Quiz:  How many comps are “just right?”

First we must ask:  What is a comparable?

We can take two attitudes:  1) “I know a good comp when I see it!” or; 2) What does our accepted literature say?  The Appraisal of Real Estate says . . .

“The data used for comparison … should come from properties that are similar…” (TARE, p.121)

“The comparable properties selected for analysis should be similar to the subject property in terms of zoning and other characteristics.”   (p. 106)

“A good comparable sale is a competitive alternative …” (p.121)

So . . .  What is “competitive?”  The sentence continues:

“… a competitive alternative – i.e., a property that the buyer of the subject would also consider.”

Comparable = Similar = Competitive =  Comparable

Fuzzy circular.  But all we have to work with.  For now, let’s say we need a cutoff.  Is it a comp, or not a comp.  Yes or no.  (In the Valuemetrics.Info SGDS1 workshop, we use the much better, five-dimension method!)Comparable--> Similar --> Competitive --> Comparable

So:  How many comparable-competitive-similar-comparables are best?  Is it three because that fits on a standard sheet of paper?  Should it be six, because that fits well sideways on a spreadsheet?  Or should it be the whole city or neighborhood?

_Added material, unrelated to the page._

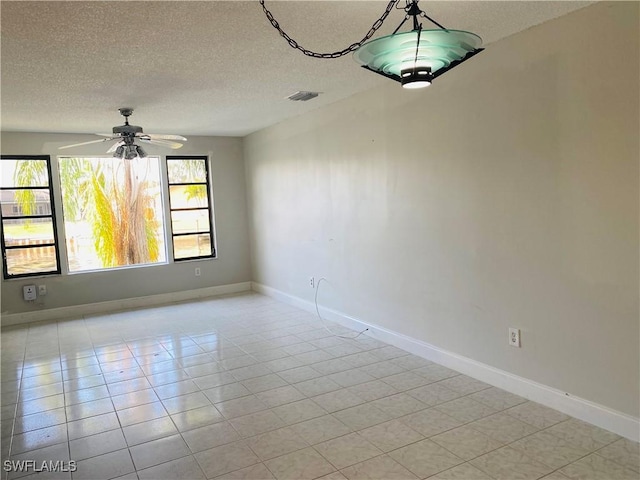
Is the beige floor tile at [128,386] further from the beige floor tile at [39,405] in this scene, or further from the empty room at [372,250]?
the beige floor tile at [39,405]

More questions:  Are two comps better than one?  Are four comps better than two?   What about 8 instead of 4, or 32 or 63?  How about 12,448 comps?  Is there an optimum amount of data?

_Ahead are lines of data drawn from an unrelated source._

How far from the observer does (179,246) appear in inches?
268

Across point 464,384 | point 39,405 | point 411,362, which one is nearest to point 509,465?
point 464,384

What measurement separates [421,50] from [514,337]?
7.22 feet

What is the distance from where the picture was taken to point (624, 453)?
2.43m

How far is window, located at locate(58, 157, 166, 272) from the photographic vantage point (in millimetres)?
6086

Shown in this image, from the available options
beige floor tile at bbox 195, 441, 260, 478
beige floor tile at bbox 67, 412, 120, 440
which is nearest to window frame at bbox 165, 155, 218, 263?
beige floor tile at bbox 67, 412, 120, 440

The data science says yes . . .  It involves a famous trade-off.  It is called the bias-variance tradeoff.  For appraisers, subjective bias may come from picking three comps.  There is always some uncertainty in each of the sale prices, some uncertainty in the reported measurements. The result will always be too high or too low – just from whatever three are picked.  This is analytic bias (not appraiser bias, of course).

Variance comes from the randomness also, but this randomness is noise error.  As more data is added, some if it may be irrelevant, and simply not correlated with prices at all.  Adding this ‘excess’ data simply increases the noise, and makes the result, less certain.  Too little data creates bias.  Too much data creates noise.  Too much or too little are less than optimum.  This is the technical explanation.

I found this – a five year old’s explanation:  A person with high bias is someone who starts to answer before you can even finish asking.  A person with high variance is someone who can think of all sorts of crazy answers.

Back to our question:

So what is the ‘sweet point’ of the number of comparables to use?  We need to define one more term closely — Information is data made useful.  Data becomes useful information in two ways — through selection/summarization or estimation/prediction.

In earlier appraisal history, the cost, the effort of identifying and confirming more than a handful of comps was a reasonable factor.  “The selection of comparables is directed to some extent by the availability of data.”  (TARE p.121)

Today, (in most appraisal situations) we can get all or substantially all the sales in an instant.  What is different today is how we go about verifying our data:  confirming, cleaning, and preparing.  We attend to outliers as much as the ‘similars.’  The ideal data set is the complete CMS©, the Competitive Market Segment©.  This is the first major goal of evidence-based valuationGet the right data set:  the CMS©.